━━ Supplied entries ━━

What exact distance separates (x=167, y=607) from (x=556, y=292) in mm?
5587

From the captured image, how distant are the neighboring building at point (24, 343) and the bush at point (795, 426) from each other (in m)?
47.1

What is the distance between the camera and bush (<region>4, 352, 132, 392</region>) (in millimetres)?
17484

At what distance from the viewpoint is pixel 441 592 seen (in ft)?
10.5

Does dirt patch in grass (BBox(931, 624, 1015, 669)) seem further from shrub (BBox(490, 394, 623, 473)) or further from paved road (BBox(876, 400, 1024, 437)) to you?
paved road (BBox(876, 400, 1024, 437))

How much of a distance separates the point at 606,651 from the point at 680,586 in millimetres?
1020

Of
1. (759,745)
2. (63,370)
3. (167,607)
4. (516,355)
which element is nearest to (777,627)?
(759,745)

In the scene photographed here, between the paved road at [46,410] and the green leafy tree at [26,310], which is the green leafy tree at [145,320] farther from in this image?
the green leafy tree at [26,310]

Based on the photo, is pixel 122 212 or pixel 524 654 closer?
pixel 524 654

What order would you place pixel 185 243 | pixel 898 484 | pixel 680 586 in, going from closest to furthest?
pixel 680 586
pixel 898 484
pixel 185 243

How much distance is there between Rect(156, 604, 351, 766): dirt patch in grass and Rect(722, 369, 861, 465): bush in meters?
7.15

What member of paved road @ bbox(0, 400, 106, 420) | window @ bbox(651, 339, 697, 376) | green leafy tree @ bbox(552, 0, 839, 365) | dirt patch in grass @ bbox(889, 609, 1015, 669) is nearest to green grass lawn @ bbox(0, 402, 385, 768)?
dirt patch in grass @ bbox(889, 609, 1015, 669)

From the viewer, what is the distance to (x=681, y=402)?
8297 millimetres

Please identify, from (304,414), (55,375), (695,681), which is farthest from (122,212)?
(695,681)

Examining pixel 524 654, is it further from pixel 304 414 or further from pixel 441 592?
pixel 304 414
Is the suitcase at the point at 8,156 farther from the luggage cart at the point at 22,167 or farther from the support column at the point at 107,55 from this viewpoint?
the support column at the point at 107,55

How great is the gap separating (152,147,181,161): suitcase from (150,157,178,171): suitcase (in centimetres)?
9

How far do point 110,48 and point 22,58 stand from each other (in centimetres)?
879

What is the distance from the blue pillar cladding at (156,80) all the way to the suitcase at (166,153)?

━━━

▸ **Work to do**
Copy out every one of the records above word for word, from the first to the last, changing and adding nothing.

▸ **Full solution**
What exact distance separates (x=167, y=607) from (x=556, y=292) in mm?
5587

From the captured image, how distant are the neighboring building at point (24, 343) and the bush at point (795, 426) from each other (in m)?
47.1

What is the distance between the camera and bush (<region>4, 352, 132, 392</region>) (in millimetres)?
17484

At what distance from the viewpoint is pixel 441 592 seen (in ft)?
10.5

Does dirt patch in grass (BBox(931, 624, 1015, 669)) seem further from shrub (BBox(490, 394, 623, 473)) or further from paved road (BBox(876, 400, 1024, 437)) to you?
paved road (BBox(876, 400, 1024, 437))

How much of a distance separates the point at 606,651 from the point at 680,586 in millimetres?
1020

Of
1. (759,745)
2. (63,370)
3. (167,607)
4. (516,355)
which element is nearest to (777,627)?
(759,745)

In the scene photographed here, between the paved road at [46,410] and the green leafy tree at [26,310], which is the green leafy tree at [145,320] farther from in this image?
the green leafy tree at [26,310]

Based on the photo, is pixel 122 212 or pixel 524 654 closer?
pixel 524 654

What order would you place pixel 185 243 | pixel 898 484 | pixel 680 586 in, going from closest to furthest?
pixel 680 586
pixel 898 484
pixel 185 243

How much distance is there between Rect(156, 604, 351, 766): dirt patch in grass and Rect(722, 369, 861, 465): bush in meters?
7.15

What member of paved road @ bbox(0, 400, 106, 420) | window @ bbox(651, 339, 697, 376) | green leafy tree @ bbox(552, 0, 839, 365) | dirt patch in grass @ bbox(889, 609, 1015, 669) is nearest to green grass lawn @ bbox(0, 402, 385, 768)?
dirt patch in grass @ bbox(889, 609, 1015, 669)

From the viewer, what is the distance to (x=681, y=402)?
8297 millimetres

Please identify, from (304,414), (55,375), (695,681), which is farthest from (122,212)?
(695,681)

Examining pixel 524 654, is it further from pixel 304 414 or further from pixel 441 592?
pixel 304 414
Is the suitcase at the point at 8,156 farther from the luggage cart at the point at 22,167 or farther from the support column at the point at 107,55 from this viewpoint?
the support column at the point at 107,55

How great is the gap separating (152,147,181,161): suitcase from (150,157,178,171): suitcase (in centimetres)?
9

How far do point 110,48 and point 22,58 stand from each other (in centimetres)?
879

What is the distance from the blue pillar cladding at (156,80) all the way to the suitcase at (166,153)?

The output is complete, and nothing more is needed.